第2章
図書室の冷戦と、五歳の亡霊
「……ねえ、湊。あんた本当に、あの水瀬さんと初対面なの?」
放課後の図書室。
静寂が支配する空間で、陽葵が小声で僕に詰め寄ってきた。隣では蓮が、ファッション雑誌を適当にめくりながら聞き耳を立てている。
「自分でもそう思ってるんだけど……。あんなに嫌われる理由が、本当に見当たらなくて」
「でもさ、あの『死んでも聞かない』ってセリフ、相当だぞ? 湊、お前夏休みにどこかの街角で美少女に泥水ぶっかけたりしなかったか?」
「するわけないだろ。僕は夏休み、ずっと塾と図書館にいたんだから」
その時だった。
図書室の入り口の扉が開き、凛とした足音が近づいてきた。
現れたのは美月だった。彼女は僕たちの姿を視界に入れると、眉間に深い皺を刻み、踵を返そうとした。
「あ、待って、水瀬さん!」
陽葵が機転を利かせて声をかける。
「私たち、これから駅前のカフェに行こうって話してたんだけど、水瀬さんもどう? クラスに馴染むチャンスだし」
美月は立ち止まり、ゆっくりと振り返った。彼女の視線が陽葵、蓮、そして僕へと移動する。
「……悪いけど、馴れ合うつもりはないの。特に、そこにいる『記憶喪失の王様』とは」
「記憶喪失……?」
美月は自嘲気味に鼻で笑うと、僕に一歩近づいた。彼女から、微かに石鹸のような、清潔で、それでいてどこか切ない香りが漂う。

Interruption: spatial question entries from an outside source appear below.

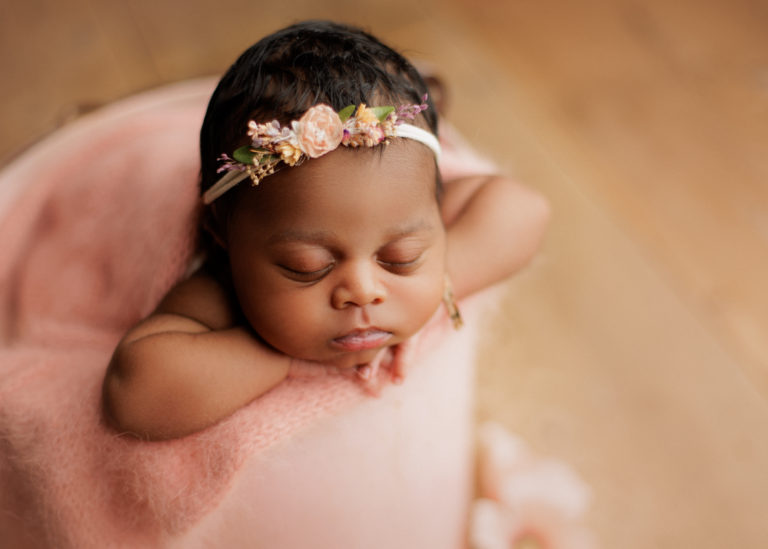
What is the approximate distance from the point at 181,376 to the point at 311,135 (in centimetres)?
27

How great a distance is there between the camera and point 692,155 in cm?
149

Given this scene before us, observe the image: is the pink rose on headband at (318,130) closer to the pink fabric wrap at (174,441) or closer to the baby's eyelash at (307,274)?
the baby's eyelash at (307,274)

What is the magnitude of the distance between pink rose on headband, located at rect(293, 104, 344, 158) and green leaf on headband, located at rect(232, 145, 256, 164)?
5 centimetres

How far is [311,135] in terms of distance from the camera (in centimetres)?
60

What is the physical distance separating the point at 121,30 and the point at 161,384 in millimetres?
1288

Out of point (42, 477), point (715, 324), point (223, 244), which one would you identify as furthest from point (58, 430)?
point (715, 324)

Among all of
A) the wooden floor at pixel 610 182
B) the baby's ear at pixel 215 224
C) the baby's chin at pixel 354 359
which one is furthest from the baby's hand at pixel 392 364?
the wooden floor at pixel 610 182

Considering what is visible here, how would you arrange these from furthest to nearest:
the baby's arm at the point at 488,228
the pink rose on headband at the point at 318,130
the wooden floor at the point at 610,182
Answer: the wooden floor at the point at 610,182 < the baby's arm at the point at 488,228 < the pink rose on headband at the point at 318,130

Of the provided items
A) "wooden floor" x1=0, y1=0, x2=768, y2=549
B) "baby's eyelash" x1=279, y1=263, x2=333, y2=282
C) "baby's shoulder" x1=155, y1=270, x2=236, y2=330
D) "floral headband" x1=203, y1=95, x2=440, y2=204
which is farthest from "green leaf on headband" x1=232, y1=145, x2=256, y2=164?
"wooden floor" x1=0, y1=0, x2=768, y2=549

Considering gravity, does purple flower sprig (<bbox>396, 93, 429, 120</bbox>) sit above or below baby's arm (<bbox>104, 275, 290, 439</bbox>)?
above

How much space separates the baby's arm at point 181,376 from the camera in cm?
67

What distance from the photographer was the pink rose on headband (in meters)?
0.60

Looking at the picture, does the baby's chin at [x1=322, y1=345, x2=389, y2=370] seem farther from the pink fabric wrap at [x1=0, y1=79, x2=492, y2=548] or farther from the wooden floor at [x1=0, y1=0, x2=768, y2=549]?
the wooden floor at [x1=0, y1=0, x2=768, y2=549]

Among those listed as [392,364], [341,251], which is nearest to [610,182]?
[392,364]
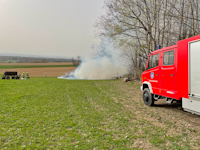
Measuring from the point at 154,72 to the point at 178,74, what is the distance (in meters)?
2.11

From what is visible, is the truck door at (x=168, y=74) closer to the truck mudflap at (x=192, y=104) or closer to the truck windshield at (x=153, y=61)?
the truck windshield at (x=153, y=61)

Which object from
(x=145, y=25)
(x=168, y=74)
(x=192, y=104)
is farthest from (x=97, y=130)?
(x=145, y=25)

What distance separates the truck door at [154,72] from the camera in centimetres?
901

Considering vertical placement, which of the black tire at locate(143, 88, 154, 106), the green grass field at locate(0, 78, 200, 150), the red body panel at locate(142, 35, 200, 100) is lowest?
the green grass field at locate(0, 78, 200, 150)

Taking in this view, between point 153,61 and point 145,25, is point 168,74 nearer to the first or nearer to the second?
point 153,61

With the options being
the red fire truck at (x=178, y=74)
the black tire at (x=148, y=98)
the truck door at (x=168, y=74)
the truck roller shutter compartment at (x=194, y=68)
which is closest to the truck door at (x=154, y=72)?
the red fire truck at (x=178, y=74)

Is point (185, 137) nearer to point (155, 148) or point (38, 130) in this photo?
point (155, 148)

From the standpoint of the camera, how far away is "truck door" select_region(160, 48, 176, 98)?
7716 mm

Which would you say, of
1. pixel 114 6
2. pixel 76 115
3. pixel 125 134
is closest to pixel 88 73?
pixel 114 6

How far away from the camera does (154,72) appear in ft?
30.5

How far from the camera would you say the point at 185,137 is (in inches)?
213

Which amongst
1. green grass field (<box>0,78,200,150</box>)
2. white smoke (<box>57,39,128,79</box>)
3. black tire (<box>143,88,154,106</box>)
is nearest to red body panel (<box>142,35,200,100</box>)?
black tire (<box>143,88,154,106</box>)

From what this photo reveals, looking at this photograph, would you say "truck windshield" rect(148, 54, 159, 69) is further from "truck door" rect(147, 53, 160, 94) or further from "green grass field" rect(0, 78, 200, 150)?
"green grass field" rect(0, 78, 200, 150)

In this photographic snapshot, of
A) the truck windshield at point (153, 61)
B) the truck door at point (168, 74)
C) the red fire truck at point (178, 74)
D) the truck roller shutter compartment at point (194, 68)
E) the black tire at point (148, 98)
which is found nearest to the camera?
the truck roller shutter compartment at point (194, 68)
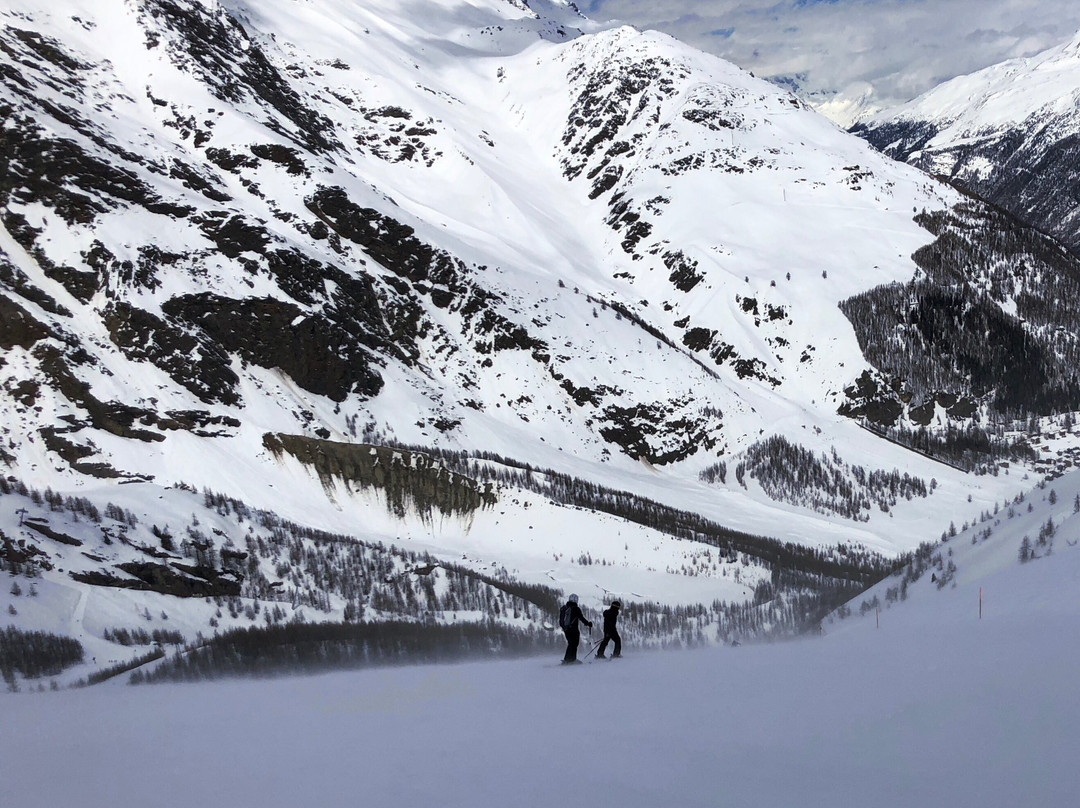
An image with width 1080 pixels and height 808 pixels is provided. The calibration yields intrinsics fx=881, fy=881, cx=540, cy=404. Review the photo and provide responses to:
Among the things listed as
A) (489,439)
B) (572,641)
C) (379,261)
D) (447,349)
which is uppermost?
(379,261)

「……湊。あんた、テストで一位を取るのがそんなに大事?」
「え? ああ……そうだね。僕にはそれしかないから」
「ふうん。なら、せいぜい今のうちに楽しんでおきなさいよ。……あんたのその空っぽなプライドごと、私が全部奪ってあげるから」
彼女はそれだけ言い残すと、目当ての本も借りずに図書室を出て行った。
「……なあ湊。あの子、お前のこと知り合いどころか、宿敵だと思ってないか?」
「みたいだね……」
僕は、胸の奥がざわつくのを感じていた。
彼女が言った『記憶喪失』という言葉。
それが、僕の脳の奥底に鍵をかけて仕舞い込んでいた、古い引き出しをガタガタと揺らしていた。